The annual New Yorker magazine festival is the embodiment of the erudite weekly. But this year’s instalment nearly came unstuck before it even began after editor David Remnick decided to invite Steve Bannon, the hard-right ideologue and former Trump strategist, to speak.
Remnick was to interview Bannon himself, in what he had promised in his invitation would be “an informal, free-ranging discussion of the political movements redefining international and local politics.”
When news of the proposed event emerged this week, New Yorker staffers, contributors and potential festival speakers raised their objections.
Writer Roxane Gay suggested the invitation to Bannon demonstrated "how the intellectual class doesn't truly understand racism or xenophobia."
Malcolm Gladwell, the author and New York staffer, was one of few voices supporting the mooted talk, suggesting that a festival of ideas should "expose the audience to ideas. If you only invite your friends over, it’s called a dinner party."
After a day of criticism, Remnick issued a comprehensive statement, concluding: "I don’t want well-meaning readers and staff members to think that I’ve ignored their concerns. I’ve thought this through and I’ve talked to colleagues - and I’ve reconsidered. I’ve changed my mind."
In his recent book "In The Restaurant," Christoph Ribbat, professor of American Studies at the University of Paderborn, wrote that the New Yorker of the postwar era defined itself as "a guardian of civilization. It points the way to the most cultivated products and ideas...and sees itself as the voice of idealized American democracy."
The same holds true of Remnick’s 21st century New Yorker. The ideal New Yorker reader remains educated, curious, well off, and every inch a Manhattanite.

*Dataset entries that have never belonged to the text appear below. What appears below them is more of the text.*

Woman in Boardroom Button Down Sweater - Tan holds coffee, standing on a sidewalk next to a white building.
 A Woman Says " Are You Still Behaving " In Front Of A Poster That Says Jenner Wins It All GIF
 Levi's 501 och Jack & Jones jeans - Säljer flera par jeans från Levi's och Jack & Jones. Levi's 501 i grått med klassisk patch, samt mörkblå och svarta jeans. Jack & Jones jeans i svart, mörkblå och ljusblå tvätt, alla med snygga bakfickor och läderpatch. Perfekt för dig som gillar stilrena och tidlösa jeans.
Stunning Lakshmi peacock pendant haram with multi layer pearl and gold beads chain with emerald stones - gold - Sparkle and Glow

The criticism levelled by people such as Roxane Gay - that the New Yorker editor and his readers are operating from a point of comfortable detachment, has a ring of truth to it: though the attendees at the New Yorker festival are extremely unlikely to be Trump voters, they are likely to be somewhat insulated from the consequences of the rhetoric of Bannon and his ilk. They have the luxury of finding him "interesting."
But what is Remnick’s responsibility? In his statement, Remnick pointed out that Bannon has been a significant figure in domestic and international politics in recent years and as such, worth attention and examination.
Responding to his invitation being rescinded, Bannon took the opportunity to praise and damn Remnick in consecutive sentences: "The reason for my acceptance was simple: I would be facing one of the most fearless journalists of his generation. In what I would call a defining moment, David Remnick showed he was gutless when confronted by the howling online mob."
The use of "fearless" here is disingenuous and self-aggrandizing, suggesting that only the bravest of liberal journalists would have the guts to even speak to the behemoth Bannon.
Every bit as disingenuous were the many critics who implied that Remnick thought he could "challenge" Bannon in some kind of gladiatorial contest in the interview.
Remnick is too smart to believe this to be the case, as he made clear in his statement ("There’s no illusion here. It’s obvious that no matter how tough the questioning, Bannon is not going to burst into tears and change his view of the world.")
Meanwhile, the Economist magazine - another organ of the liberal order - has taken a different tack, defending its decision to invite Bannon to speak at its Open Future Festival by claiming that "rigorous questioning and debate" will "expose bigotry and prejudice."
So is the cancellation of Bannon’s appearance at the New Yorker festival censorship?
To an extent, yes. It’s no good to simply say that the revocation of the invitation after public pressure is "not a free speech issue," or that Bannon’s First Amendment rights have not been breached. A person who was to speak on a public platform will not now speak on a public platform, after pressure from his opponents.
The real question is whether this is a level and form of censorship that we are comfortable with. Those who say that the invitation should not have been extended will say that these are extraordinary times: Trump is no ordinary president, and Bannon no ordinary former adviser. The usual rules of discourse do not apply. Normalization cannot pass, in the White House or at a cultural festival.
Those who defend Remnick’s original invitation will say that the abandonment of the usual rules is exactly what the extremists demand.
Bannon’s assertion that the cancellation is a "defining moment" would suggest this will be added to the litany of liberal weaknesses to which he aims to offer an authoritarian alternative.
David Remnick’s commitment to the objective conversation must be admired, but we must hope that, as the editor said in his own statement, "There is a better way to do this." Remnick says that this should, and will, happen in the context of a written interview in the New Yorker magazine itself, where context and editorial input will presumably mean Bannon would be denied free rein.
But better preparation and presentation - not least consulting staff before announcing the event - could have ensured a Bannon speaking event could have been put in context too.
As it stands, Bannon can claim to have been too hot to handle for the "liberal elites" he stands against, and Remnick and the New Yorker appears insensitive to readers and contributors. A poor day’s work for free speech - and for progressive politics.